For almost thirty years women have comprised 40% of entrants to Australian architecture schools but their participation rates in the profession after graduation remain low, at about 20% of all registered architects.
More women participate in the industry than this but if they are unregistered they are unable to legally use the title ‘architect’. Women tend to be over-represented as employees and if they are directors of practices they are clustered into the band of small business owners.
Why is this so?
For a long time architectural researchers assumed the undersupply of women architects was a classic ‘pipeline’ issue. Once there were more women in the pipeline the number of women in architecture would rise accordingly. As the years wore on and the number of women graduating from architecture schools remained constant, but the numbers of women architects grew at a glacial pace, researchers became increasingly skeptical that a larger pipeline was the remedy.
The reasons for women’s under representation in architecture are complex but increasingly it seemed that workplace structures and practices had something to do with the exodus of women in the years after graduation and as women entered their thirties.

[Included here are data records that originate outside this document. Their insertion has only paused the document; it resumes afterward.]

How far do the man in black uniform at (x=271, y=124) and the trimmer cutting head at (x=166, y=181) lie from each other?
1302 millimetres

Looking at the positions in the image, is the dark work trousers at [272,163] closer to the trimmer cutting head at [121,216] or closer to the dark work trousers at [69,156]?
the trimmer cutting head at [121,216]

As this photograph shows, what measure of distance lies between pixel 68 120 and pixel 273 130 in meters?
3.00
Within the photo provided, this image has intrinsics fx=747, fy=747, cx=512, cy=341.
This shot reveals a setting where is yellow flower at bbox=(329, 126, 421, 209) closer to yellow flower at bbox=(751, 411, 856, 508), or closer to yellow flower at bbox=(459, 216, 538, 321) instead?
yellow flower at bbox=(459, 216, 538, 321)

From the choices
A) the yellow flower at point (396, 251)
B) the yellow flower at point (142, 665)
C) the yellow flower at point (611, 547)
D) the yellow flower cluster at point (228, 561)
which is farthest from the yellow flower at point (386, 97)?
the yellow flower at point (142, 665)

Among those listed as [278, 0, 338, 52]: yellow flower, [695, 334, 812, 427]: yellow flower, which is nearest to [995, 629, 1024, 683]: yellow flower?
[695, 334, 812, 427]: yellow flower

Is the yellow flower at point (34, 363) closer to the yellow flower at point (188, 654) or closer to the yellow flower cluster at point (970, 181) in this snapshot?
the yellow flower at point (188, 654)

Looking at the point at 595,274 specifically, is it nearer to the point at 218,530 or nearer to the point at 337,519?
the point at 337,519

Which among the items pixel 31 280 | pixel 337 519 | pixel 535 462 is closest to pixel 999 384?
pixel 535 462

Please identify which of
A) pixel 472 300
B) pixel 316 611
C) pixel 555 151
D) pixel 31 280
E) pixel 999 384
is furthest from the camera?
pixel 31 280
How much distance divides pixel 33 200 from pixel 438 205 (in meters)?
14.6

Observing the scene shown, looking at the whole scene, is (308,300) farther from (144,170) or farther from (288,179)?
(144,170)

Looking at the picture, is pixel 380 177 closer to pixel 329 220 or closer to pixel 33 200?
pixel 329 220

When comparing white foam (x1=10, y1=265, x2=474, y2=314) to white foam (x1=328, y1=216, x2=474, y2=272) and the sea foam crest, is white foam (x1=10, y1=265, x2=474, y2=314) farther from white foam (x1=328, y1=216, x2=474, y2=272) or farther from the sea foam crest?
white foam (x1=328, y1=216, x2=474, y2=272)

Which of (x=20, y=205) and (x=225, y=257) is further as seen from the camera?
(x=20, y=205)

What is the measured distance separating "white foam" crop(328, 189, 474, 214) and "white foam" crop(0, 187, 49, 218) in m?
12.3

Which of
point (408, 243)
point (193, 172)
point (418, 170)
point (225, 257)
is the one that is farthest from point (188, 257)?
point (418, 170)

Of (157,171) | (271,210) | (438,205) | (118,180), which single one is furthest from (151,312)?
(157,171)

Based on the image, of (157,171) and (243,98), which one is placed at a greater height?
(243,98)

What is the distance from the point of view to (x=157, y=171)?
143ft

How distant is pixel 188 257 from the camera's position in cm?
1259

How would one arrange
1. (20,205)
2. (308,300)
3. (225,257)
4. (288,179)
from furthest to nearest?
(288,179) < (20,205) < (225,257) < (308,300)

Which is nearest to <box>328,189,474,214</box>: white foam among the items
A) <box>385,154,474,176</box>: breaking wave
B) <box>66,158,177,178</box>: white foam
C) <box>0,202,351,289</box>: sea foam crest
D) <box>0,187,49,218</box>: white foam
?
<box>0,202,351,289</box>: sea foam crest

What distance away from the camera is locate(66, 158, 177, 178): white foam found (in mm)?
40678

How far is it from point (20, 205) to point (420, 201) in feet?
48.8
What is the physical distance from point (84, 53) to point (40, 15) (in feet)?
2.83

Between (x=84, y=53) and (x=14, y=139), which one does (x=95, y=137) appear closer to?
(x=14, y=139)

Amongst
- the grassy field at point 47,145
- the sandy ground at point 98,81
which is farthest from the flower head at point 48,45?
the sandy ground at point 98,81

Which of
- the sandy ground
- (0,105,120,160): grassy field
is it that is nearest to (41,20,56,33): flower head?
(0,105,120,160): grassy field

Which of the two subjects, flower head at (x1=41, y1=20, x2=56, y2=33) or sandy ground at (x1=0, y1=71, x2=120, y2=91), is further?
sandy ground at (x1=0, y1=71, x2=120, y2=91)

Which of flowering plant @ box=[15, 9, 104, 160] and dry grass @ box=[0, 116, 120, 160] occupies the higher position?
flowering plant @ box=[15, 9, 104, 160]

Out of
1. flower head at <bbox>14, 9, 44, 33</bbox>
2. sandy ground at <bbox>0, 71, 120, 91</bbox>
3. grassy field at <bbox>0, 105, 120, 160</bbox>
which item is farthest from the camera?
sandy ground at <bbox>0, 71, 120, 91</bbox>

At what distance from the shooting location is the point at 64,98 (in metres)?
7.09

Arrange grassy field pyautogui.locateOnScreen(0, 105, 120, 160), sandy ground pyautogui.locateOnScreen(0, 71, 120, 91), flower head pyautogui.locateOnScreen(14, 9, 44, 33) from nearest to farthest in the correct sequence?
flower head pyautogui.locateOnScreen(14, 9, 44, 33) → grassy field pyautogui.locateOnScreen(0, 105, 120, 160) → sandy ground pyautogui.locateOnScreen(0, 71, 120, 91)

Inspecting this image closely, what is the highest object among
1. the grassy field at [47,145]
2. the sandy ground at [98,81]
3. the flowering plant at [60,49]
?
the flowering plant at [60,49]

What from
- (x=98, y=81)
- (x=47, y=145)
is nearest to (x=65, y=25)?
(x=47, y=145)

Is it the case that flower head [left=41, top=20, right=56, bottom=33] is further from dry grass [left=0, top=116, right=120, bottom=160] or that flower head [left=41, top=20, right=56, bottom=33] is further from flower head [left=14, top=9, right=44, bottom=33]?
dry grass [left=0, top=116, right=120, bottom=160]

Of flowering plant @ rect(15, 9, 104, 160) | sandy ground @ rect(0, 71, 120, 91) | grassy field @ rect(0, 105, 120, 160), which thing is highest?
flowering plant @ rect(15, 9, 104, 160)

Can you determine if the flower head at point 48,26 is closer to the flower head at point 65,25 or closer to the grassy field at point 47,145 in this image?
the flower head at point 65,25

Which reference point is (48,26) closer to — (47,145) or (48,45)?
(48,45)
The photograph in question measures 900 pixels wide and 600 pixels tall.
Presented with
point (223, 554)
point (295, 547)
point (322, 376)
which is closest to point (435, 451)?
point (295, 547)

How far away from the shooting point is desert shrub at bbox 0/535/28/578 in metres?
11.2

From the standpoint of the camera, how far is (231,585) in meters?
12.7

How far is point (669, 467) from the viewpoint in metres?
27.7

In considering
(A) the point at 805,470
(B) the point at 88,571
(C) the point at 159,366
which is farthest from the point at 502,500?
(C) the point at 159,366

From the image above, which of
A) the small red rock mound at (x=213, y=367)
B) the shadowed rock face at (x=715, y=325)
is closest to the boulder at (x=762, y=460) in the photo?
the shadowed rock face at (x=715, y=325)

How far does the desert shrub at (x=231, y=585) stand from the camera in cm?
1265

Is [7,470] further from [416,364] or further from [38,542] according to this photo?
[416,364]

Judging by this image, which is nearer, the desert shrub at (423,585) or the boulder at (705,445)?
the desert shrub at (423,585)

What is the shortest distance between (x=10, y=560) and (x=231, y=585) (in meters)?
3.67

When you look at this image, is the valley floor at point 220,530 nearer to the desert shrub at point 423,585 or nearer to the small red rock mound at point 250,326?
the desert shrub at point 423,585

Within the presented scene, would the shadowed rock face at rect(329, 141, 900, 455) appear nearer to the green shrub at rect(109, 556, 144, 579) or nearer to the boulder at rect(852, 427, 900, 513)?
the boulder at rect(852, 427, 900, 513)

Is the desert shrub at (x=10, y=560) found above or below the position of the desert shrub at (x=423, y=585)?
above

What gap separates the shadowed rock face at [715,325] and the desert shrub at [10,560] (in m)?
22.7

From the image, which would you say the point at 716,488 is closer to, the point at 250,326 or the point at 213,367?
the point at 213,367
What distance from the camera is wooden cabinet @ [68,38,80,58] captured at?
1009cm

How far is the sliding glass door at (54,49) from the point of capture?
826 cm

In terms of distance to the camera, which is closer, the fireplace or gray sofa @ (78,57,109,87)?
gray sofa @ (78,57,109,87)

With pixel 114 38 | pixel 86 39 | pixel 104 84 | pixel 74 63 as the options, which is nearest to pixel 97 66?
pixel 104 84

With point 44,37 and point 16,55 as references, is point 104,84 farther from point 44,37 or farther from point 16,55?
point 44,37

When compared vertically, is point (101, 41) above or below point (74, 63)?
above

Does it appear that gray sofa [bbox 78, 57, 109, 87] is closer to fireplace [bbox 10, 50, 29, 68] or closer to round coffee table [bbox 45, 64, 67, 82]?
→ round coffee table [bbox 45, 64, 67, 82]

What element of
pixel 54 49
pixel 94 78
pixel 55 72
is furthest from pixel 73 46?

Three years ago a team of University of Melbourne and University of Queensland researchers, led by Naomi Stead, was awarded an Australian Research Council Linkage grant to investigate the barriers to women’s participation in the architecture profession.*
Equally importantly, the research team wanted to identify new mechanisms to retain and promote women and inaugurate real gender equity change. Working with industry partners and focus groups around the country the team collected and organised the advice from the “shop floor”. Many women and male architects stepped forward to offer practical tools useful for reducing everyday gender inequity in architectural offices and the profession.
Last Friday, the research team launched a set of 11 guides based on this advice. The Parlour Guides to Equitable Practice are available on Parlour, the website set up to exchange the research project’s information on women, equity and architecture.
The Guides are practical toolkits aimed at employees, employers and the profession. They identify eleven topics that our industry statistical research, interview surveys and focus groups have uncovered as burning issues for women in architecture. Individual guides cover the gender pay gap and recruitment practices, common areas of inequity across all professions. Architecture however has its own peculiarities due to the current nature of the industry and these are thornier issues to pick apart.
Currently architecture is dominated by a “long hours” culture and preference for full-time employees. For example our research has discovered that only 17% of architects work part time (less than 35 hours a week) compared to 27% of all professionals. The rate of male architects who work part time is close to that of other professions (13% for male architects, 15% for other male professionals). But the rate of women architects who work part time is only 29% compared to 38% of other women professionals.
Architects, like other professionals undertake project-based work, usually in teams. There are strong views in the industry that this kind of work is unsuited for flexible and part-time work patterns. Our research has identified a series of workplace practices that can support successful part-time or flexible work patterns. The Part Time and Flexibility Guides offer important tips for employees and employers on how to manage communication, allocation of tasks and responsibilities when working on a part-time or flexible basis.
Many of the tips have come from people with years of experience working in the industry. The Guides are a distillation of collective knowledge but equally they encourage conscious thinking about workplace practice. They focus on putting transparent procedures in place for hiring, promotion and job allocation. Research from other industries emphasizes the importance of clear and transparent practices to offset biases that can creep in to workplace processes.
Architecture is currently at a moment of change, buffeted by a downward economic cycle and continuing changes in the construction industry. We are keen to work towards a future profession that is more diverse, more flexible and includes a greater diversity of experiences and thinkers.
The development of the Parlour Guides has been led by Naomi Stead and Justine Clark, working with Susie Ashworth and Neph Wake. They are edited by Justine Clark and Susie Ashworth.